[EXTRACT]:
· · ·
Skip to content

Scalability Model

Pika is built on serverless AWS services that scale automatically with demand. This page explains how Pika handles growth from prototype to enterprise scale.

Every component scales independently:

  • Lambda: Concurrent executions scale automatically
  • API Gateway: Handles any request volume
  • DynamoDB: Scales read/write capacity on demand
  • S3: Unlimited storage and throughput
  • OpenSearch: Cluster can be sized appropriately

No capacity planning required: Infrastructure adapts to actual usage patterns.

Cost scales with usage:

  • No idle infrastructure costs
  • Pay only for actual requests and compute time
  • No minimum fees (within free tiers)
  • Predictable cost per transaction

Built-in redundancy:

  • Multi-AZ deployment by default
  • No single points of failure
  • Automatic failover
  • 99.9%+ availability SLA (AWS services)

How it works:

  • Lambda creates new execution environments automatically
  • Scales from 0 to thousands of concurrent executions
  • Per-function concurrency limits configurable

Scaling characteristics:

Burst concurrency: 500-3000 (region-dependent)
Sustained scaling: 500 executions/minute
Account limit: 1000 concurrent (default, can be increased)
· · ·
[RECORDED DATA]:
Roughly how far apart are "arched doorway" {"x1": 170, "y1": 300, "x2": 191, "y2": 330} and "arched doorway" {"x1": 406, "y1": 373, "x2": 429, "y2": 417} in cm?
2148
· · ·
[ASSIGNMENT A]:
Answer from the Pika scalability page:
(i) What does the page say S3 provides?
(ii) What kind of deployment does Pika use by default?
(iii) What is the default account limit on concurrent executions?
[ASSIGNMENT B]: Pick up the Pika scalability page after its last line and continue it.
The data is not needed here; use only the Pika scalability page.

[EXERCISE RESPONSE A]:
(i) Unlimited storage and throughput.
(ii) Multi-AZ deployment.
(iii) 1000 concurrent, which can be increased.

[EXERCISE RESPONSE B]:
Configuration:

new Function(this, 'StreamAgent', {
reservedConcurrentExecutions: 100, // Reserve capacity
// Or unlimited (default)
});

Cold starts:

  • First invocation: 1-3 seconds
  • Warm invocations: <100ms
  • Mitigations:
    • Keep functions warm with CloudWatch Events
    • Use provisioned concurrency for critical paths
    • Optimize bundle size

Per function:

  • Concurrent executions: Configurable (default: unlimited from account pool)
  • Payload size: 6MB (synchronous), 256KB (async)
  • Timeout: 15 minutes max

Per account (can be increased):

  • Concurrent executions: 1000 (default)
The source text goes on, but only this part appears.